The national average salary for a dermatology nurse practitioner sits in the range of $100,000–$145,000 per year, with meaningful variation driven by specialty track, geography, and employer type. Salary estimates differ across data sources — PayScale reports a median of approximately $95,000 based on self-reported profiles, while ZipRecruiter and Indeed aggregate higher averages of $134,000–$142,000 from job postings and broader surveys. The spread reflects real market variation: a new-grad derm NP in a salaried private practice in Tennessee earns materially less than an experienced NP working high-volume cosmetic and surgical dermatology in a California metro.

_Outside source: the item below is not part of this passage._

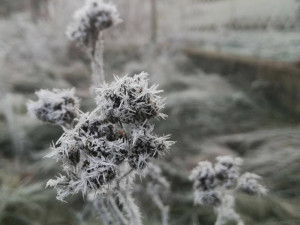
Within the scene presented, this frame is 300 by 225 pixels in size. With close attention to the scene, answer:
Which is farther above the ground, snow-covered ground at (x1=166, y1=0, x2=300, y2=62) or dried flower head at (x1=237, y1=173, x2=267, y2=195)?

What most salary articles miss: dermatology NP compensation is highly segmented by practice track. NPs in primarily cosmetic and Mohs surgical settings consistently outpace those in medical-only derm practices, often by $30,000–$50,000 annually. That segmentation — not captured in aggregate salary figures — is where the real compensation decision lives.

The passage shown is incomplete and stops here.